Majority say they support decision to drop case against Flynn: poll

A narrow majority of voters say they support the Justice Department’s decision to drop the case against President Trump’s former national security adviser Michael Flynn, according to a new Harvard CAPS/Harris Poll survey released exclusively to The Hill.

Fifty-one percent of voters polled said they supported the move, while 49 percent said they opposed it.

The Justice Department moved earlier this month to drop its case against Flynn over charges of lying to the FBI about his contacts with Russia before Trump took office, saying in a court filing that it did not believe it could make a case against Flynn anymore. 

The poll comes less than a week after a National Security Agency document made public on Wednesday showed 39 former Obama administration officials, including former Vice President Joe Biden, asked to “unmask” the identity of an American who had come up in intelligence briefings based on his conversations with then-Russian Ambassador Sergey Kislyak.

Flynn, who was already a senior member of Trump’s national security team, was revealed to be that person.

The same poll found that 53 percent of respondents said they supported the decision after being made aware of potential FBI process breaches, while another 47 percent said they still opposed the move.

Unmasking is a common practice in the government, though Trump and his allies say it is evidence that Obama administration officials were looking to undermine Trump before he took office.

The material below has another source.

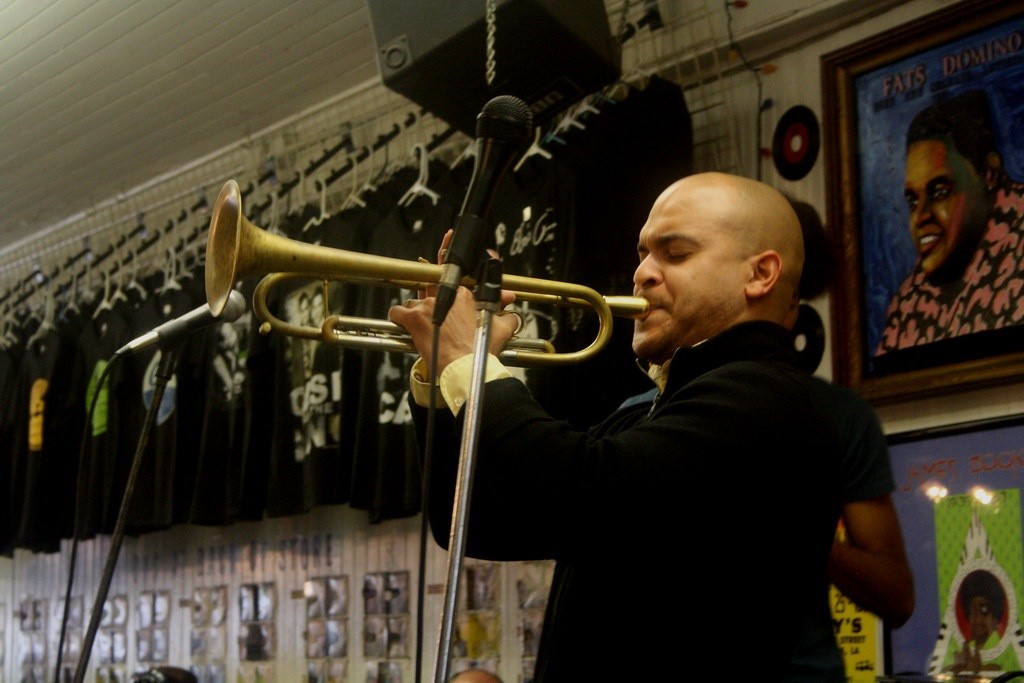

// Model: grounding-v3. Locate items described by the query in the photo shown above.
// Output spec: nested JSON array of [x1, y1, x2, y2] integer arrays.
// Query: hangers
[[0, 14, 652, 351]]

“[The] public narrowly sided with the Justice Department’s actions on Gen. Flynn but increased their support when told about some of the facts surrounding the motion to dismiss the case,” Harvard CAPS/Harris Poll Director Mark Penn told The Hill.

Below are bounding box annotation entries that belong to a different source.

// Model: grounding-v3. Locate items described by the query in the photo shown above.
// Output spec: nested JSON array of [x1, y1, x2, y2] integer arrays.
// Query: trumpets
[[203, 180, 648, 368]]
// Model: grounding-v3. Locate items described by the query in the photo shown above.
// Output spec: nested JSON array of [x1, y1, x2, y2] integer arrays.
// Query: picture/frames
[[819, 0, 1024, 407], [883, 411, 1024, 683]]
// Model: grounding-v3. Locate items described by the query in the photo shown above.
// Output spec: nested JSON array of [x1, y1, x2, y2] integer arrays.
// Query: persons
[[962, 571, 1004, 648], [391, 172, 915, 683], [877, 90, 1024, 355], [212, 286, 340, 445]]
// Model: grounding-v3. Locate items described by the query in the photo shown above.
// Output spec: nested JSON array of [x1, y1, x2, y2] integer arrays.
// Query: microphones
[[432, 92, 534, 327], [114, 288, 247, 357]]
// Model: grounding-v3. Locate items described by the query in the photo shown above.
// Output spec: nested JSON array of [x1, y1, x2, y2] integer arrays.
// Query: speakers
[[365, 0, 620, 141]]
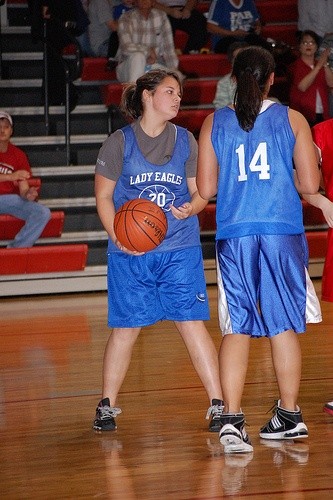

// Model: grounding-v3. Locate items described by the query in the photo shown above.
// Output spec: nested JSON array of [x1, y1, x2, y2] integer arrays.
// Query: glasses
[[303, 41, 314, 46]]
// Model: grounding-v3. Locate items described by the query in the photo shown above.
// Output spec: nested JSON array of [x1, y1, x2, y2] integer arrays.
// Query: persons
[[284, 30, 333, 128], [212, 41, 258, 109], [301, 112, 333, 416], [0, 110, 52, 250], [195, 48, 319, 453], [93, 68, 240, 432], [30, 0, 275, 85], [296, 0, 333, 38]]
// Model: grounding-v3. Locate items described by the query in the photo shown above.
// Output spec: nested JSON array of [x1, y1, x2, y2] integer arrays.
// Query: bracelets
[[324, 63, 329, 67]]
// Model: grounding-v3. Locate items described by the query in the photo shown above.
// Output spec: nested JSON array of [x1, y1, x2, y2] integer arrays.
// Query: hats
[[0, 111, 13, 125]]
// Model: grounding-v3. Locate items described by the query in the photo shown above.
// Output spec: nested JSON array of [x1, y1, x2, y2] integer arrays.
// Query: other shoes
[[106, 60, 117, 71]]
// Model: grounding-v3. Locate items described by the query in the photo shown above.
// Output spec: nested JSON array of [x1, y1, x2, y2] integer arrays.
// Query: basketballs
[[113, 199, 168, 252]]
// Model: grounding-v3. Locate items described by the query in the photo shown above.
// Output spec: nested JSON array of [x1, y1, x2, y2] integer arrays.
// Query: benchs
[[0, 0, 328, 296]]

“It has become highly partisan rather than fact-based as nearly half the voters think he was charged with colluding or coordinating with Russia,” he continued. 

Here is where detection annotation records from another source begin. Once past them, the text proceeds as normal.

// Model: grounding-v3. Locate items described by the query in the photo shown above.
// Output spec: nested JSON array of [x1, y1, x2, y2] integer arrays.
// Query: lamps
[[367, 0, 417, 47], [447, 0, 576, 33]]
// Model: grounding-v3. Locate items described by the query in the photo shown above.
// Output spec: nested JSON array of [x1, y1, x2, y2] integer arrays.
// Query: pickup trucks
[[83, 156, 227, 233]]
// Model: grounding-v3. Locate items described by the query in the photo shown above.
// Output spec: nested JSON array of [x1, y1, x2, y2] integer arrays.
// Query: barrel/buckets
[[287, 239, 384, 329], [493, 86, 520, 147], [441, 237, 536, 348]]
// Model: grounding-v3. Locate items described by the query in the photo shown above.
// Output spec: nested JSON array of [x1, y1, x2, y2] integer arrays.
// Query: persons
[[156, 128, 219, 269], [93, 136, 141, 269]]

The Harvard CAPS/Harris Poll survey was conducted May 13-14 by The Harris Poll among 1,854 registered voters. Results were weighted for age within gender, region, race and ethnicity, marital status, household size, income, employment, education, political party and political ideology where necessary to align them with their actual proportions in the population. Propensity score weighting was also used to adjust for respondents’ propensity to be online.